A AEFI e a IT-EX assinaram em janeiro uma carta de intenções que estabelece uma colaboração estruturada e integrada em apoio à internacionalização e ao fortalecimento da indústria de feiras italiana.
Entre os objetivos estão a coordenação das atividades de representação institucional, a criação de mesas operacionais conjuntas e a avaliação de um possível caminho de agregação entre as entidades, preservadas as especificidades e os modelos organizacionais de cada uma.
Segundo o presidente da AEFI, Maurizio Danese, a iniciativa marca “uma virada decisiva” rumo a uma representação unificada de um setor que é o quarto maior do mundo e o segundo da Europa.
“O cenário geopolítico exige visão estratégica, sem fragmentações.

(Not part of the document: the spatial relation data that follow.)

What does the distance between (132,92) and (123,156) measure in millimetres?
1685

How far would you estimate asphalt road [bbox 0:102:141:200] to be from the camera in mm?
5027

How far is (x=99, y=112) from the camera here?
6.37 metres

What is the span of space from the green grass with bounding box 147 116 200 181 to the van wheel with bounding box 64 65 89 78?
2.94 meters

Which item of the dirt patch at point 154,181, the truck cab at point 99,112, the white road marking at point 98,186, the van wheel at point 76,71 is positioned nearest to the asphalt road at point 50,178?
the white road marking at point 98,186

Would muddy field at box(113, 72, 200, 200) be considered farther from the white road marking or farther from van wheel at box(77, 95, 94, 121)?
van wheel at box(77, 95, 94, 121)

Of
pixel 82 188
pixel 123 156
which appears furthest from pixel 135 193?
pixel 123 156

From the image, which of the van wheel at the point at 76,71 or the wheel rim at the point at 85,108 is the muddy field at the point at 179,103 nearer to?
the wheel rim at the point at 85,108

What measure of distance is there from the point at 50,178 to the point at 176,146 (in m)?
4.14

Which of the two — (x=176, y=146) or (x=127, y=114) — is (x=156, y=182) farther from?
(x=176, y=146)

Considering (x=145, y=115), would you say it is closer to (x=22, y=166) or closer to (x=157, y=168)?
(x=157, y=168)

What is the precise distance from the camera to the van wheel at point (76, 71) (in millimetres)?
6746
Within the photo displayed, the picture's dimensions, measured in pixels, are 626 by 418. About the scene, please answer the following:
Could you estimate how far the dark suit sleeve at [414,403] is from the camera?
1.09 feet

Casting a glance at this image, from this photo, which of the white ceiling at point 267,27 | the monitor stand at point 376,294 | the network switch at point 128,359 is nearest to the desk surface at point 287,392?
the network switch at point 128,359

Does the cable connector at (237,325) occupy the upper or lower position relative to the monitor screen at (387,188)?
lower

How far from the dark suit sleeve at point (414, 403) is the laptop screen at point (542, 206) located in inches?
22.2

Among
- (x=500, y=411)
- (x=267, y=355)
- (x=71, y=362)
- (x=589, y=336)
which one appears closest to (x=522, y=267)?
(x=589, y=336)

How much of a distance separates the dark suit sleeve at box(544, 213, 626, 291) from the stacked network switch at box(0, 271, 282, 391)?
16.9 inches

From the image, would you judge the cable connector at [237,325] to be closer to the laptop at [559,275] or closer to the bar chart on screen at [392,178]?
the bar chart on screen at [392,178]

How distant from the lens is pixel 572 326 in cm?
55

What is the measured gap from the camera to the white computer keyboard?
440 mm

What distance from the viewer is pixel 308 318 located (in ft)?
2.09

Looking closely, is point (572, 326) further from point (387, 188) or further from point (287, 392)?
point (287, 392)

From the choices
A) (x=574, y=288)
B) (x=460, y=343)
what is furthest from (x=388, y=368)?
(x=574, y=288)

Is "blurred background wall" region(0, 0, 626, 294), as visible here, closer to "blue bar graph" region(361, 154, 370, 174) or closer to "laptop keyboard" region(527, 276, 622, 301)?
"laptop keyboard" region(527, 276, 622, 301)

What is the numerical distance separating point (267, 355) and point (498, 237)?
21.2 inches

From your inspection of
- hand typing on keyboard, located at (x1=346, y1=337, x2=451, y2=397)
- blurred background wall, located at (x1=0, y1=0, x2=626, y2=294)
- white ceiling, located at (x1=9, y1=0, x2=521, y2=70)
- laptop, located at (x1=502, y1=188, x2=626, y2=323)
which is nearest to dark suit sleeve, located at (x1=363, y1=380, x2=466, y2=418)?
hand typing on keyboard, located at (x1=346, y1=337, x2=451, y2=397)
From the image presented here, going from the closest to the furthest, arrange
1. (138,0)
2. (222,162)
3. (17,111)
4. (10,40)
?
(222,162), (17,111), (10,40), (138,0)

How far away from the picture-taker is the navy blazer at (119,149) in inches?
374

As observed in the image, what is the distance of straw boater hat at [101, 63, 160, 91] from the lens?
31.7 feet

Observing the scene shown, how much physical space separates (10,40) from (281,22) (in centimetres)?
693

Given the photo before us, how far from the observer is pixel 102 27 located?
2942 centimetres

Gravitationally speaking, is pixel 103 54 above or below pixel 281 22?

As feiras são alavancas essenciais para o crescimento das PMEs, para as políticas de internacionalização e para o aumento das exportações. Com um impacto econômico total de cerca de € 22 bilhões, o setor também impulsiona o desenvolvimento regional”, afirmou.
Para o presidente da IT-EX, Raffaello Napoleone, a carta de intenções consolida uma cooperação contínua em um contexto econômico e geopolítico complexo.
“As feiras seguem sendo instrumentos fundamentais para apoiar a internacionalização — especialmente de micro, pequenas e médias empresas — e para promover o Made in Italy nos mercados globais”, disse.
“Unir forças com a AEFI amplia a autoridade do setor diante das instituições e cria as condições para enfrentar, juntos, os desafios futuros”, acrescentou.
O documento também institui um Comitê Paritário de Coordenação, com 12 integrantes — seis indicados por cada associação — responsável por desenvolver as diretrizes operacionais da parceria e submeter propostas aos órgãos deliberativos. A presidência caberá a Giovanni Bozzetti, à frente da Fondazione Fiera Milano.
Bozzetti destacou que a cooperação é estratégica diante da crescente competição internacional. “A fragmentação sempre foi um limite”, reforçou o executivo.
“Para reduzir a distância em relação a mercados mais robustos, como o alemão, precisamos trabalhar de forma coordenada e com visão compartilhada. O diálogo com as instituições é um fator habilitador fundamental para transformar essa colaboração em um motor de crescimento”, completou.
O comitê tomará posse em 24 de fevereiro. Pela AEFI, participam Maurizio Danese, Simona Rapastella, Pietro Piccinetti, Antonio Bruzzone, Maurizio Renzo Ermeti e Federico Bricolo.
Pela IT-EX, integram o grupo Raffaello Napoleone, Giovanni Bozzetti, Antonio Intiglietta, Roberto Foresti, Massimiliano Pierini e Filippo Benedetti.